Once created, the Meiji military machine was used to extend Japanese power overseas, for many leaders believed that national security depended on expansion and not merely a strong defense. Within thirty years, the country's military forces had fought and defeated imperial China in the First Sino-Japanese War (1894-95), winning possession of Taiwan and China's recognition of Korea's independence. Ten years later, in the Russo-Japanese War (1904-5), Japan defeated tsarist Russia and won possession of southern Sakhalin as well as a position of paramount influence in Korea and southern Manchuria. By this time, Japan had been able to negotiate revisions of the unequal treaties with the Western powers and had in 1902 formed an alliance with the world's leading power, Britain. After World War I, in which it sided with the Western Allies, Japan, despite its relatively small role in the war (with little effort it gained possession of former German territories in the Pacific), sat with the victors at Versailles and enjoyed the status of a great power in its own right.

Between World War I and World War II, the nation embarked on a course of imperialist expansion, using both diplomatic and military means to extend its control over more and more of the Asian mainland. It began to see itself as the protector and champion of Asian interests against the West, a point of view that brought it increasingly into conflict with the Western powers (see Diplomacy , ch. 1). When its aggressive policies met firm resistance from the United States and its allies, Japan made common cause with the Axis partnership of Germany and Italy and launched into war with the United States and the Western alliance (see World War II , ch. 8).
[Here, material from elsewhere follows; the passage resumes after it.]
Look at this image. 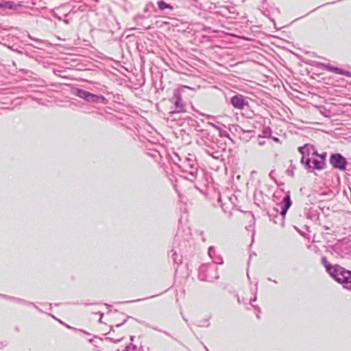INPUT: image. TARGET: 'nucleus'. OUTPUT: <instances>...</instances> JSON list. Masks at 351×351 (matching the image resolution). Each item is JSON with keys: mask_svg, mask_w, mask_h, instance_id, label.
Returning <instances> with one entry per match:
<instances>
[{"mask_svg": "<svg viewBox=\"0 0 351 351\" xmlns=\"http://www.w3.org/2000/svg\"><path fill=\"white\" fill-rule=\"evenodd\" d=\"M322 262L323 264H324L327 271L330 274L332 278H334L339 283L342 284L344 288L351 290L350 271L347 270L339 265L331 266L330 265H326L327 261L325 257H322Z\"/></svg>", "mask_w": 351, "mask_h": 351, "instance_id": "1", "label": "nucleus"}, {"mask_svg": "<svg viewBox=\"0 0 351 351\" xmlns=\"http://www.w3.org/2000/svg\"><path fill=\"white\" fill-rule=\"evenodd\" d=\"M179 167L182 171L188 173V176L186 177L187 180L193 182L200 183L204 173L202 171H198L197 164L193 155L189 154V157H186Z\"/></svg>", "mask_w": 351, "mask_h": 351, "instance_id": "2", "label": "nucleus"}, {"mask_svg": "<svg viewBox=\"0 0 351 351\" xmlns=\"http://www.w3.org/2000/svg\"><path fill=\"white\" fill-rule=\"evenodd\" d=\"M169 102L172 105L170 107L169 114L172 117L174 114L183 113L186 112V105L182 100L180 89H175L173 95L169 99Z\"/></svg>", "mask_w": 351, "mask_h": 351, "instance_id": "3", "label": "nucleus"}, {"mask_svg": "<svg viewBox=\"0 0 351 351\" xmlns=\"http://www.w3.org/2000/svg\"><path fill=\"white\" fill-rule=\"evenodd\" d=\"M72 93L75 96L84 99L88 103H101L104 104H106L108 103L107 99L103 95H97L84 89L75 88L72 90Z\"/></svg>", "mask_w": 351, "mask_h": 351, "instance_id": "4", "label": "nucleus"}, {"mask_svg": "<svg viewBox=\"0 0 351 351\" xmlns=\"http://www.w3.org/2000/svg\"><path fill=\"white\" fill-rule=\"evenodd\" d=\"M198 278L200 280L213 282L219 278L217 268L215 265H202L199 269Z\"/></svg>", "mask_w": 351, "mask_h": 351, "instance_id": "5", "label": "nucleus"}, {"mask_svg": "<svg viewBox=\"0 0 351 351\" xmlns=\"http://www.w3.org/2000/svg\"><path fill=\"white\" fill-rule=\"evenodd\" d=\"M298 152L302 154L300 162L302 165L306 162V160L315 157L317 154V150L312 144L306 143L303 146L298 147Z\"/></svg>", "mask_w": 351, "mask_h": 351, "instance_id": "6", "label": "nucleus"}, {"mask_svg": "<svg viewBox=\"0 0 351 351\" xmlns=\"http://www.w3.org/2000/svg\"><path fill=\"white\" fill-rule=\"evenodd\" d=\"M330 163L333 168L340 171H345L348 165L347 160L341 154H332L330 157Z\"/></svg>", "mask_w": 351, "mask_h": 351, "instance_id": "7", "label": "nucleus"}, {"mask_svg": "<svg viewBox=\"0 0 351 351\" xmlns=\"http://www.w3.org/2000/svg\"><path fill=\"white\" fill-rule=\"evenodd\" d=\"M302 165L304 166L305 169L310 173H313L315 170H323L326 166V163L322 162V161H320L317 157H313L309 160H306V162Z\"/></svg>", "mask_w": 351, "mask_h": 351, "instance_id": "8", "label": "nucleus"}, {"mask_svg": "<svg viewBox=\"0 0 351 351\" xmlns=\"http://www.w3.org/2000/svg\"><path fill=\"white\" fill-rule=\"evenodd\" d=\"M230 103L234 108L239 110H243L249 106L248 98L241 94L233 96L230 99Z\"/></svg>", "mask_w": 351, "mask_h": 351, "instance_id": "9", "label": "nucleus"}, {"mask_svg": "<svg viewBox=\"0 0 351 351\" xmlns=\"http://www.w3.org/2000/svg\"><path fill=\"white\" fill-rule=\"evenodd\" d=\"M292 204V202L291 199L290 193L287 192L286 195L283 197L282 202L280 203V206L281 208L280 215L283 218L285 217L287 210L290 208Z\"/></svg>", "mask_w": 351, "mask_h": 351, "instance_id": "10", "label": "nucleus"}, {"mask_svg": "<svg viewBox=\"0 0 351 351\" xmlns=\"http://www.w3.org/2000/svg\"><path fill=\"white\" fill-rule=\"evenodd\" d=\"M322 67L324 68L328 71L332 72L335 73L341 74L346 76L350 75V73L348 71L343 70L342 69L333 66L329 64H323Z\"/></svg>", "mask_w": 351, "mask_h": 351, "instance_id": "11", "label": "nucleus"}, {"mask_svg": "<svg viewBox=\"0 0 351 351\" xmlns=\"http://www.w3.org/2000/svg\"><path fill=\"white\" fill-rule=\"evenodd\" d=\"M18 4L12 1L2 0L0 1V9L5 10H16Z\"/></svg>", "mask_w": 351, "mask_h": 351, "instance_id": "12", "label": "nucleus"}, {"mask_svg": "<svg viewBox=\"0 0 351 351\" xmlns=\"http://www.w3.org/2000/svg\"><path fill=\"white\" fill-rule=\"evenodd\" d=\"M213 149L209 146H206L205 148V152L210 156H211L213 158L215 159H218L220 158L221 153L219 151H213Z\"/></svg>", "mask_w": 351, "mask_h": 351, "instance_id": "13", "label": "nucleus"}, {"mask_svg": "<svg viewBox=\"0 0 351 351\" xmlns=\"http://www.w3.org/2000/svg\"><path fill=\"white\" fill-rule=\"evenodd\" d=\"M158 6L162 10L167 9V8L173 10V8L171 4L167 3L164 1H158Z\"/></svg>", "mask_w": 351, "mask_h": 351, "instance_id": "14", "label": "nucleus"}, {"mask_svg": "<svg viewBox=\"0 0 351 351\" xmlns=\"http://www.w3.org/2000/svg\"><path fill=\"white\" fill-rule=\"evenodd\" d=\"M326 156H327L326 152H323L322 154H319L317 152V154L315 155V157H317L320 161H322V162H324V163H326Z\"/></svg>", "mask_w": 351, "mask_h": 351, "instance_id": "15", "label": "nucleus"}, {"mask_svg": "<svg viewBox=\"0 0 351 351\" xmlns=\"http://www.w3.org/2000/svg\"><path fill=\"white\" fill-rule=\"evenodd\" d=\"M123 351H138V348L136 346L131 343L130 345L125 346Z\"/></svg>", "mask_w": 351, "mask_h": 351, "instance_id": "16", "label": "nucleus"}, {"mask_svg": "<svg viewBox=\"0 0 351 351\" xmlns=\"http://www.w3.org/2000/svg\"><path fill=\"white\" fill-rule=\"evenodd\" d=\"M169 256L171 257V258L175 262V263H177V260H176V258L178 256V254H177V252L174 250H171L169 254Z\"/></svg>", "mask_w": 351, "mask_h": 351, "instance_id": "17", "label": "nucleus"}, {"mask_svg": "<svg viewBox=\"0 0 351 351\" xmlns=\"http://www.w3.org/2000/svg\"><path fill=\"white\" fill-rule=\"evenodd\" d=\"M213 262L215 264H222L223 263V259L221 256H217L215 258L213 257Z\"/></svg>", "mask_w": 351, "mask_h": 351, "instance_id": "18", "label": "nucleus"}, {"mask_svg": "<svg viewBox=\"0 0 351 351\" xmlns=\"http://www.w3.org/2000/svg\"><path fill=\"white\" fill-rule=\"evenodd\" d=\"M208 255L209 256L213 259V254H215V249L213 246L210 247L208 248Z\"/></svg>", "mask_w": 351, "mask_h": 351, "instance_id": "19", "label": "nucleus"}, {"mask_svg": "<svg viewBox=\"0 0 351 351\" xmlns=\"http://www.w3.org/2000/svg\"><path fill=\"white\" fill-rule=\"evenodd\" d=\"M205 324H202V325H199V326H208V320H205Z\"/></svg>", "mask_w": 351, "mask_h": 351, "instance_id": "20", "label": "nucleus"}, {"mask_svg": "<svg viewBox=\"0 0 351 351\" xmlns=\"http://www.w3.org/2000/svg\"><path fill=\"white\" fill-rule=\"evenodd\" d=\"M263 133H264L265 136H267V134H270V132H269V131H268L267 130H265L263 131Z\"/></svg>", "mask_w": 351, "mask_h": 351, "instance_id": "21", "label": "nucleus"}, {"mask_svg": "<svg viewBox=\"0 0 351 351\" xmlns=\"http://www.w3.org/2000/svg\"><path fill=\"white\" fill-rule=\"evenodd\" d=\"M273 139H274V141H276V142H279V141H280L279 138H276V137H274V138H273Z\"/></svg>", "mask_w": 351, "mask_h": 351, "instance_id": "22", "label": "nucleus"}, {"mask_svg": "<svg viewBox=\"0 0 351 351\" xmlns=\"http://www.w3.org/2000/svg\"><path fill=\"white\" fill-rule=\"evenodd\" d=\"M252 306L255 308V309H257L258 311H260V308L258 306H255V305H252Z\"/></svg>", "mask_w": 351, "mask_h": 351, "instance_id": "23", "label": "nucleus"}, {"mask_svg": "<svg viewBox=\"0 0 351 351\" xmlns=\"http://www.w3.org/2000/svg\"><path fill=\"white\" fill-rule=\"evenodd\" d=\"M3 34V32L0 31V38H1V36ZM0 43H2V41L0 40Z\"/></svg>", "mask_w": 351, "mask_h": 351, "instance_id": "24", "label": "nucleus"}, {"mask_svg": "<svg viewBox=\"0 0 351 351\" xmlns=\"http://www.w3.org/2000/svg\"><path fill=\"white\" fill-rule=\"evenodd\" d=\"M256 300V296L255 295L253 299L251 300V302H254Z\"/></svg>", "mask_w": 351, "mask_h": 351, "instance_id": "25", "label": "nucleus"}, {"mask_svg": "<svg viewBox=\"0 0 351 351\" xmlns=\"http://www.w3.org/2000/svg\"><path fill=\"white\" fill-rule=\"evenodd\" d=\"M103 315H104L103 313H101V314H100V319H99V322H101V317H102Z\"/></svg>", "mask_w": 351, "mask_h": 351, "instance_id": "26", "label": "nucleus"}, {"mask_svg": "<svg viewBox=\"0 0 351 351\" xmlns=\"http://www.w3.org/2000/svg\"><path fill=\"white\" fill-rule=\"evenodd\" d=\"M204 348L206 350V351H209V350L207 349V347L204 346Z\"/></svg>", "mask_w": 351, "mask_h": 351, "instance_id": "27", "label": "nucleus"}, {"mask_svg": "<svg viewBox=\"0 0 351 351\" xmlns=\"http://www.w3.org/2000/svg\"><path fill=\"white\" fill-rule=\"evenodd\" d=\"M257 285H258V282L256 283V289H257Z\"/></svg>", "mask_w": 351, "mask_h": 351, "instance_id": "28", "label": "nucleus"}]
</instances>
After Japan's devastating defeat in World War II, the nation came under an Allied occupation in which the United States, as the principal occupying power, was charged with the demilitarization and democratization of the state. Major changes were made in political, social, and economic institutions and practices. During the seven-year occupation, the country had no control over its foreign affairs and became in effect the ward of the United States on the international scene. It adopted a new constitution whereby, in Article 9, the "Japanese people forever renounce war as a sovereign right of the nation and the threat or use of force as a means of settling international disputes" (see The Postwar Constitution , ch. 6).